Okay, okay, so I'll admit it wasn't actually the wind in my case either.

I just didn't think anybody here would believe anyone could be so stupid as to slam the door themselves. (blush)

smiling bouncing smiley grinning smiley eye rolling smiley spinning smiley sticking its tongue out hot smiley
June 16, 2009 01:02PM
The wind is a bit too obvious... The wife, the dog, the neighbour's kids... You could've blamed them all, but the wind... HELLO?

grinning smiley
rkj
June 16, 2009 01:07PM
Alright Ferdy, you actually have to push those two side detent clips in to get the plug out of the jam plug(its mate that stays put); if you pull that push thingy off you can get a long nose pliers right in there and pull the plug out of its socket providing you push the two latches inward.
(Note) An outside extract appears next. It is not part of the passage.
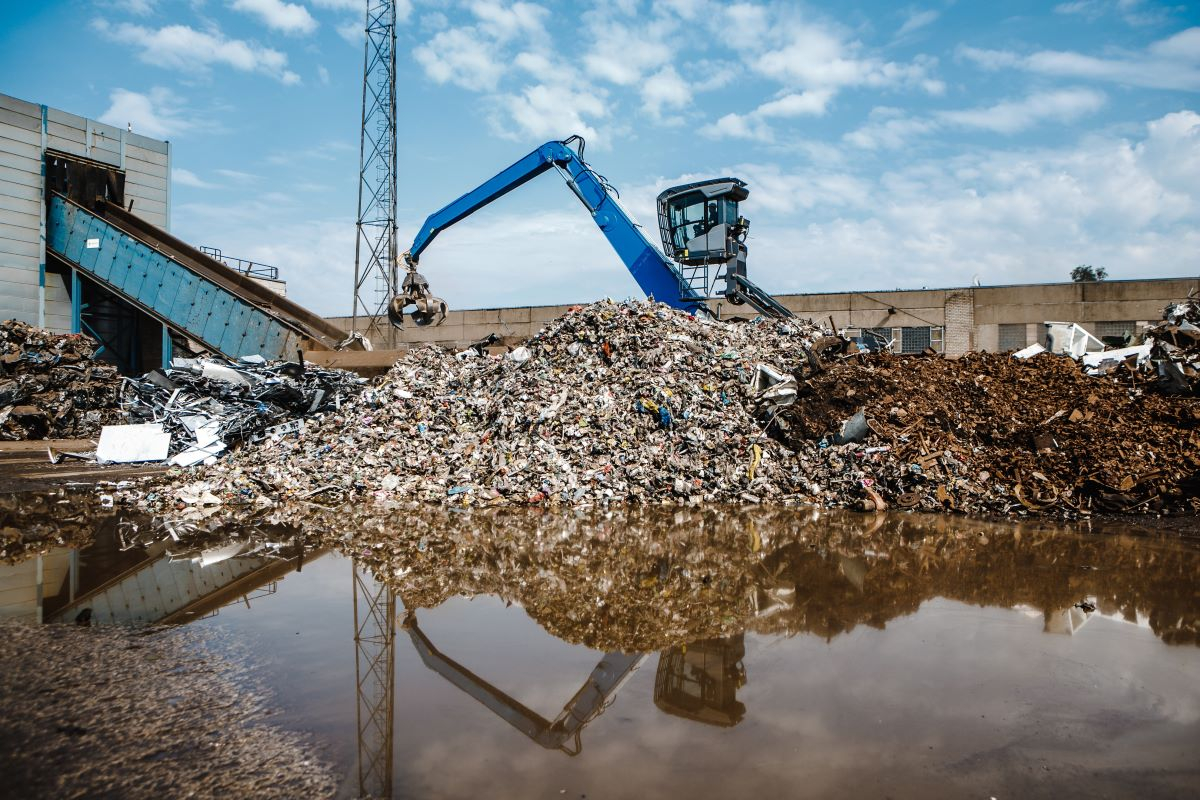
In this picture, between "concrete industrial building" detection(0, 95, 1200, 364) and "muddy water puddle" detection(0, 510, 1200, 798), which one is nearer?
"muddy water puddle" detection(0, 510, 1200, 798)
I've got good juice at the plug so I guess its into the door we go, Oh goody sad smiley

Will the motors interchange; left and right on the tudoors?, I've got a whole set-up in stock but its for the drivers side. Janet's is the passenger side that's bad ....damit

Thanks, Rick
June 16, 2009 06:14PM
Quote
rkj
Alright Ferdy, you actually have to push those two side detent clips in to get the plug out of the jam plug(its mate that stays put); if you pull that push thingy off you can get a long nose pliers right in there and pull the plug out of its socket providing you push the two latches inward.

I've got good juice at the plug so I guess its into the door we go, Oh goody sad smiley

Will the motors interchange; left and right on the tudoors?, I've got a whole set-up in stock but its for the drivers side. Janet's is the passenger side that's bad ....damit

Thanks, Rick

Have you tried grabbing the window and lifting/pushing while someone works the switch?
rkj
June 16, 2009 10:16PM
I did Peter, today, but I'm not that strong yet. I had Janet try it too but no dice. Its funny; one day it worked fine next day nothing confused smiley its like the plug fell off the motor.

As soon as she stops working 24x7 I'll get that door panel off and see whats happen in dare eye rolling smiley my favorite job!